The question of whether or not to vaccinate your child has been a hot topic in the parenting community. Those in favor of vaccinations cite the importance of protecting children against dangerous and sometimes deadly illnesses, while those opposed often believe that the vaccinations do more harm than good. But no matter what side of the argument you come down on, there are myths about vaccines you should be aware of.
Although vaccines are not 100 percent effective at preventing your child from contracting the disease, it can often be even more dangerous to their health to leave them unprotected and exposed to certain illnesses. Your decision not to vaccinate can also put other children at risk, as many diseases cannot be eliminated unless a majority of the population has been treated for it.
You may think that your children are being vaccinated against illnesses that haven't been around in ages, making the shots unnecessary. But as Parenting noted, in fact it's the vaccines that are keeping people safe. To stop vaccinating against these outdated diseases could reintroduce them into the population.
If you're wondering whether or not you should have your child vaccinated, check out this list of myths and consult with your pediatrician to make an informed choice.
Myth #1: Giving Your Child So Many Shots Can Overwhelm Their Immune System
You don't have to worry about your baby's immune system's ability to handle vaccinations. According to Parents, babies are born with antibodies to protect them against infections. Receiving a vaccine will not cause them harm.

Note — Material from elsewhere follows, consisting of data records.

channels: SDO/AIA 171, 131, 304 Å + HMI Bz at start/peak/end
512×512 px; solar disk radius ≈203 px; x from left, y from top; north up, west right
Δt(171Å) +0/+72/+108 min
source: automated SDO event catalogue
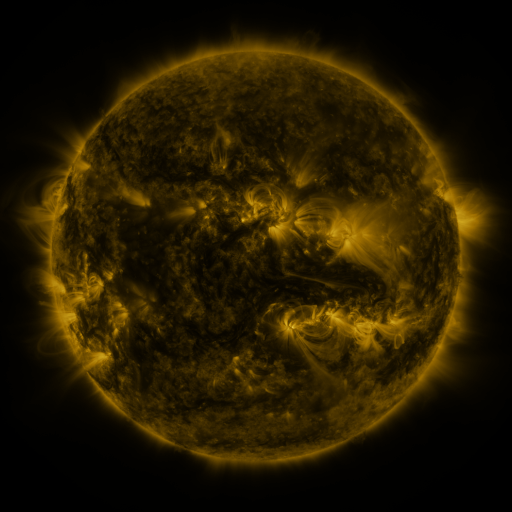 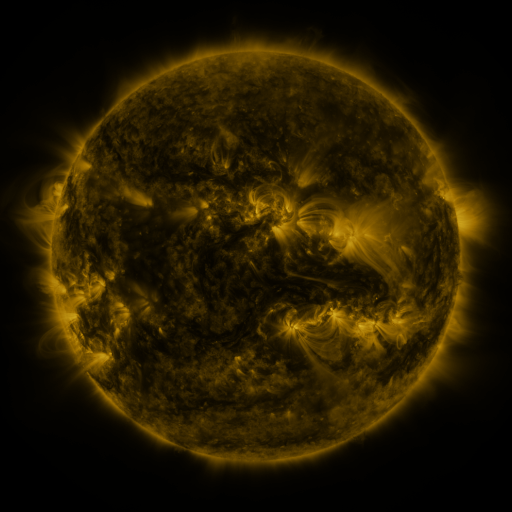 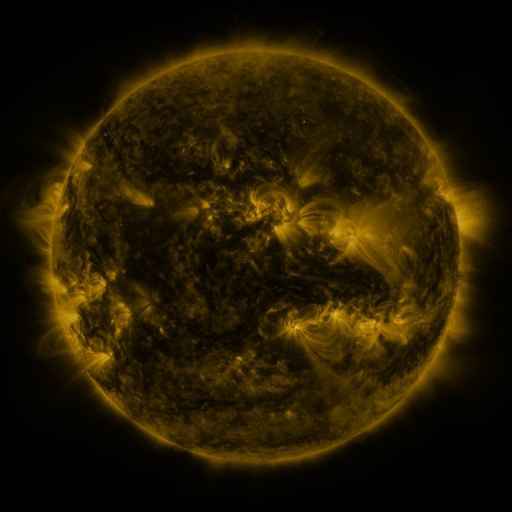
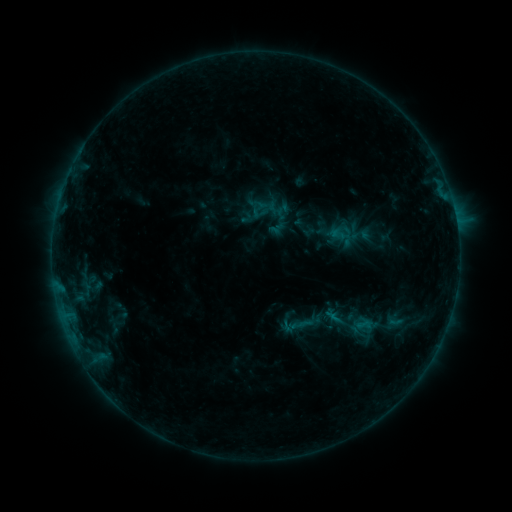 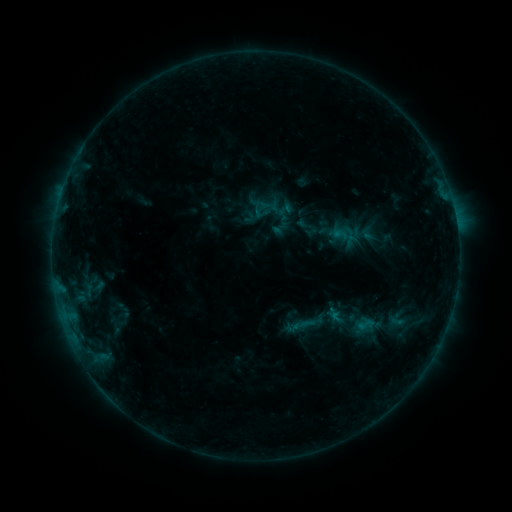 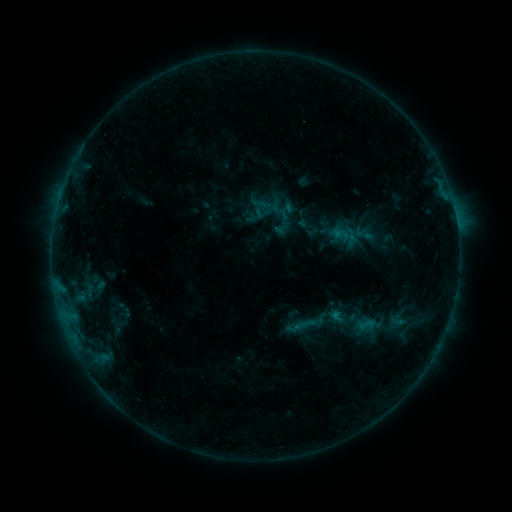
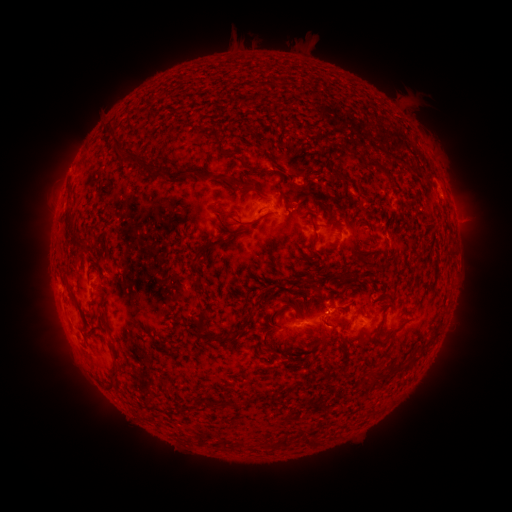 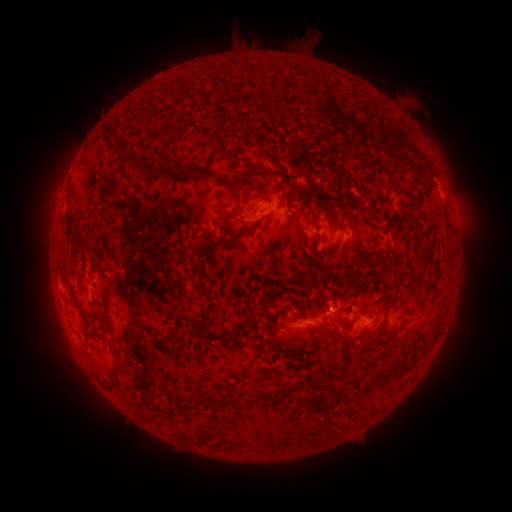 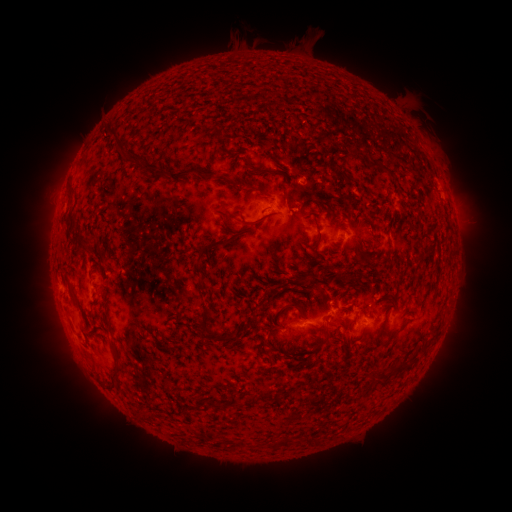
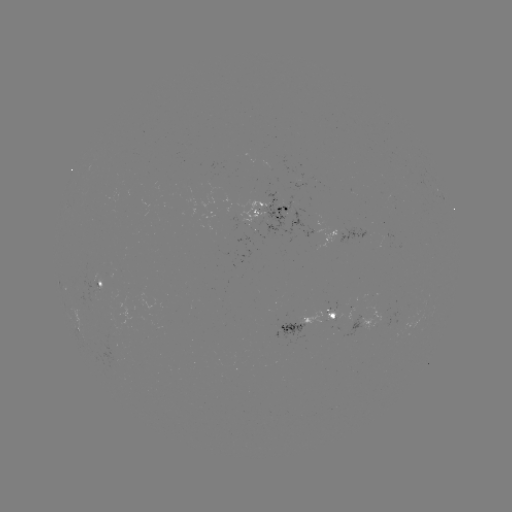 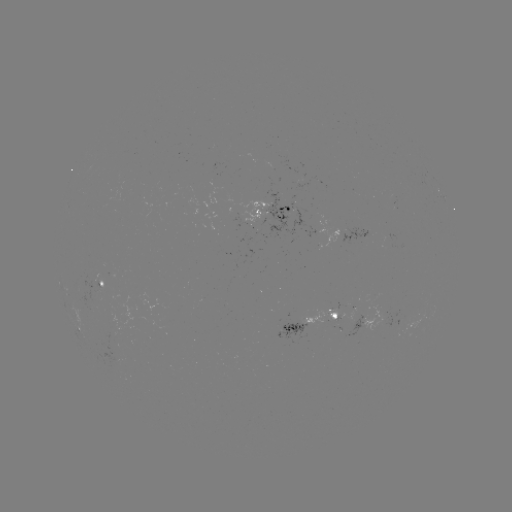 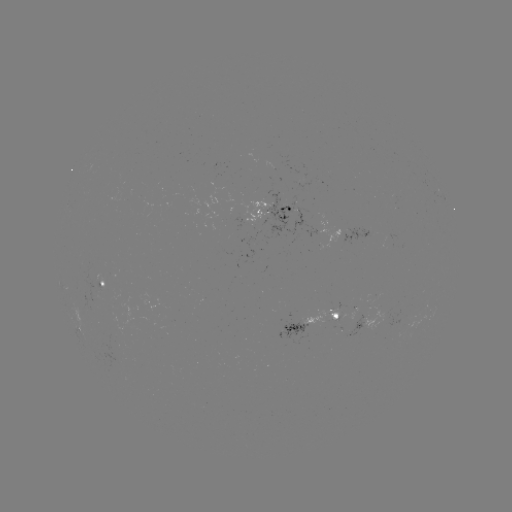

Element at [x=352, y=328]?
emerging-flux region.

Myth #2: If Other Children Get Their Shots, Your Child Doesn't Have To
According to Parenting, not vaccinating your children puts them at greater risk for contracting serious diseases. In order for a disease such as the measles not to spread among children, Parenting noted that 95 percent of the population would need to be vaccinated. So better to be part of that 95 percent.
Myth #3: Your Baby Will Get The Disease The Vaccine Is Supposed To Prevent
According to Parenting, most vaccines are made from a killed version of the virus. Those vaccines that are made of a live weakened virus can cause your child to experience a mild fever, but this discomfort is far less dangerous than contracting an often deadly illness itself.
Myth #4: Vaccines Cause Autism
Though the risk of autism is one of the most common reasons parents choose not to vaccinate their children, there hasn't been any evidence of a direct correlation between the two. As PublicHealth.org noted, research has proven that children show symptoms of autism before they receive the MMR vaccine, and could possibly develop autism in utero.
Myth #5: Vaccines Can Cause SIDS
The World Health Organization points out that the combined vaccine for diphtheria, tetanus, and pertussis along with the vaccine for poliomyelitis are given at a time when babies are highly susceptible to SIDS, but there is no direct link between the vaccines and SIDS. By not vaccinating your child, you are leaving them susceptible to four life-threatening illnesses.
Myth #6: It's Best To Space Out Vaccines
Some parents choose to delay certain vaccines in an effort to spare their children some pain. According to USA Today, postponing shots leaves babies at risk. The shot schedule was developed by the CDC to protect babies as soon as possible. Additionally, the publication noted that a child's stress hormone levels are at their highest after one shot, and therefore aren't greatly affected by receiving additional shots at the same time.
Myth #7: Improved Sanitation Is Responsible For Eliminating Disease
Improvements in hygiene and sanitation have helped make living conditions safer, but vaccines are still important to keep the population healthy. The World Health Organization cautions that some diseases such as measles and polio will be reintroduced into the population unless people continue to vaccinate themselves.
Myth #8: You Shouldn't Vaccinate A Child With A Cold
Parents may think that vaccinating a child who is sick to have a bad reaction. But according to Parenting, a mild illness is no reason to delay a scheduled vaccine.
Myth #9: Vaccines Are 100 Percent Effective
It has been proven that vaccines are an effective way to protect children from disease. But as with most things, vaccines aren't always 100 percent effective. As Parenting mentioned, vaccines are generally 95 percent effective when made with a live weakened version of the virus, while those made with an inactive virus are 75 to 80 percent effective. The more people who are vaccinated, the less likely people are to contract the illness.